#### WORK TO DO:
Write out the material again exactly, please, and omit the pictures.

#### Saved data entries:
━━━━━━━━━━

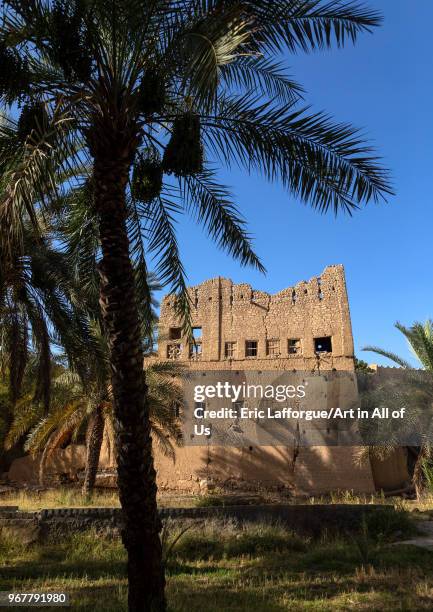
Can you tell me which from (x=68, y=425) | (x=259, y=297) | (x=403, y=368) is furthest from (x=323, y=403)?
(x=68, y=425)

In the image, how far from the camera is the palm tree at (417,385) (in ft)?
51.6

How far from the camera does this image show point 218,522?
977 centimetres

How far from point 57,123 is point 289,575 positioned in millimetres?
6114

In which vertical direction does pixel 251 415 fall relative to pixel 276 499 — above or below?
above

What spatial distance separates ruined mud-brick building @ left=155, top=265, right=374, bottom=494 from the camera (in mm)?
18578

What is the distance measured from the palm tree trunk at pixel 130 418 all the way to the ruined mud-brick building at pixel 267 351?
45.9 feet

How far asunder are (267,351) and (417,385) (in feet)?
21.5

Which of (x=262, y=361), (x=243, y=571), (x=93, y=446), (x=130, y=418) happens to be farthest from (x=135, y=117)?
(x=262, y=361)

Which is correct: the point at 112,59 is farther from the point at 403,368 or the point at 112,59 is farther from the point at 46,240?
the point at 403,368

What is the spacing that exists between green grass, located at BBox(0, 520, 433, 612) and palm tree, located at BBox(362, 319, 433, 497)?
669 centimetres

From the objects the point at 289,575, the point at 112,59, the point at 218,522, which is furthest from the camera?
the point at 218,522

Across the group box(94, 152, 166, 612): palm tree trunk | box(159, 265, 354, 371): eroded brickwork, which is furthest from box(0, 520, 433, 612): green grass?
box(159, 265, 354, 371): eroded brickwork

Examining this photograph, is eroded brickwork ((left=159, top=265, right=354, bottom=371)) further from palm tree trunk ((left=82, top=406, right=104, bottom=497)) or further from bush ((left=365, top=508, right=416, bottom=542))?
bush ((left=365, top=508, right=416, bottom=542))

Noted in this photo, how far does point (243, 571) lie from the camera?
7.42 metres
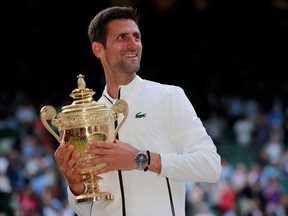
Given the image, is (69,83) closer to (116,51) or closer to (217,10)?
(217,10)

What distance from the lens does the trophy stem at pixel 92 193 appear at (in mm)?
4887

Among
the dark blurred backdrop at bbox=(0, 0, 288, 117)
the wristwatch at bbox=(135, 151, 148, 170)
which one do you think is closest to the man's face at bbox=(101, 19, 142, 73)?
the wristwatch at bbox=(135, 151, 148, 170)

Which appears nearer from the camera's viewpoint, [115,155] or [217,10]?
[115,155]

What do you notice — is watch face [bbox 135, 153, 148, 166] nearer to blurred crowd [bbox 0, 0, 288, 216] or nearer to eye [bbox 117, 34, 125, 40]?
eye [bbox 117, 34, 125, 40]

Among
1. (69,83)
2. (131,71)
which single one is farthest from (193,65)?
(131,71)

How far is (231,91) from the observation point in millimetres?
24734

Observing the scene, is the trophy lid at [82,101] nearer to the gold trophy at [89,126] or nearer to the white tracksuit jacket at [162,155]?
the gold trophy at [89,126]

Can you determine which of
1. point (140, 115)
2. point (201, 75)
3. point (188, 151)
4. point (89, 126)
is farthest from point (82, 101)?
point (201, 75)

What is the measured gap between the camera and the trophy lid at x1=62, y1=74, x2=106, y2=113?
16.2 ft

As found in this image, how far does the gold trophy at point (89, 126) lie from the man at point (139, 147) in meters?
0.06

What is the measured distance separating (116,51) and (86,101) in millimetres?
299

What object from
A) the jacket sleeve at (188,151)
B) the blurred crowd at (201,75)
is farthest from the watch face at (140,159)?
the blurred crowd at (201,75)

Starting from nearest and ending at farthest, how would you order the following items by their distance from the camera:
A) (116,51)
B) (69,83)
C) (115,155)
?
(115,155) → (116,51) → (69,83)

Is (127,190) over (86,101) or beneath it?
beneath
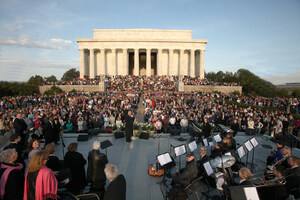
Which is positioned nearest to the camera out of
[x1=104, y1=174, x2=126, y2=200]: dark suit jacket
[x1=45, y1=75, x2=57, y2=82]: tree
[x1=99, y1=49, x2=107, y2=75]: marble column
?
[x1=104, y1=174, x2=126, y2=200]: dark suit jacket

━━━━━━━━━━

#### EXERCISE ANSWER:
Can you tell me which from (x=68, y=425) | (x=259, y=297) | (x=403, y=368) is furthest from (x=323, y=403)?
(x=68, y=425)

In the image, how far from the camera is the palm tree at (417,385) (in ft)?
51.6

How far from the camera does this image show point 218,522?
977 centimetres

How far from point 57,123 is point 289,575 positioned in millimetres?
6114

In which vertical direction does pixel 251 415 fall relative to pixel 276 499 — above or below?
above

What spatial distance separates ruined mud-brick building @ left=155, top=265, right=374, bottom=494 from the camera (in mm)?
18578

What is the distance measured from the palm tree trunk at pixel 130 418 all the way to the ruined mud-brick building at pixel 267 351?
45.9 feet

How far asunder are (267,351) and (417,385) (in feet)?
21.5

Which of (x=262, y=361), (x=243, y=571), (x=93, y=446), (x=130, y=418) happens to be farthest from (x=135, y=117)?
(x=262, y=361)

Which is correct: the point at 112,59 is farther from the point at 403,368 or the point at 112,59 is farther from the point at 46,240?
the point at 403,368

What is the spacing that exists between green grass, located at BBox(0, 520, 433, 612) and palm tree, located at BBox(362, 319, 433, 497)?
669 centimetres

From the objects the point at 289,575, the point at 112,59, the point at 218,522, which is furthest from the camera?
the point at 218,522

Across the group box(94, 152, 166, 612): palm tree trunk | box(159, 265, 354, 371): eroded brickwork, which is furthest from box(0, 520, 433, 612): green grass?
box(159, 265, 354, 371): eroded brickwork

Examining this photograph, is eroded brickwork ((left=159, top=265, right=354, bottom=371)) further from palm tree trunk ((left=82, top=406, right=104, bottom=497)) or further from bush ((left=365, top=508, right=416, bottom=542))?
bush ((left=365, top=508, right=416, bottom=542))

Noted in this photo, how far does point (243, 571) lie from the camera?
7.42 metres
Given the image, is (69,83) closer to (116,51) or closer to (217,10)?
(217,10)

What distance from the lens does the trophy stem at pixel 92 193 appear at (in mm)?
4887

Among
the dark blurred backdrop at bbox=(0, 0, 288, 117)
the wristwatch at bbox=(135, 151, 148, 170)
which one do you think is closest to the man's face at bbox=(101, 19, 142, 73)?
the wristwatch at bbox=(135, 151, 148, 170)

Which appears nearer from the camera's viewpoint, [115,155] or [217,10]?
[115,155]

What do you notice — is watch face [bbox 135, 153, 148, 166] nearer to blurred crowd [bbox 0, 0, 288, 216] or nearer to eye [bbox 117, 34, 125, 40]?
eye [bbox 117, 34, 125, 40]

Among
1. (69,83)
2. (131,71)
which single one is farthest from (193,65)?
(131,71)

How far is (231,91) from the observation point in millimetres?
24734

Observing the scene, is the trophy lid at [82,101] nearer to the gold trophy at [89,126] or nearer to the white tracksuit jacket at [162,155]?
the gold trophy at [89,126]

Can you determine which of
1. point (140, 115)
2. point (201, 75)
3. point (188, 151)
4. point (89, 126)
is farthest from point (82, 101)?
point (201, 75)

What is the measured gap between the camera and the trophy lid at x1=62, y1=74, x2=106, y2=113?
16.2 ft

As found in this image, how far does the gold trophy at point (89, 126) lie from the man at point (139, 147) in meters?
0.06

What is the measured distance separating (116,51) and (86,101) in millimetres?
299

What object from
A) the jacket sleeve at (188,151)
B) the blurred crowd at (201,75)
is farthest from the watch face at (140,159)?
the blurred crowd at (201,75)

Starting from nearest and ending at farthest, how would you order the following items by their distance from the camera:
A) (116,51)
B) (69,83)
C) (115,155)
?
(115,155) → (116,51) → (69,83)

Is (127,190) over (86,101) or beneath it?
beneath
Which is positioned nearest to the camera out of
[x1=104, y1=174, x2=126, y2=200]: dark suit jacket
[x1=45, y1=75, x2=57, y2=82]: tree
[x1=99, y1=49, x2=107, y2=75]: marble column
?
[x1=104, y1=174, x2=126, y2=200]: dark suit jacket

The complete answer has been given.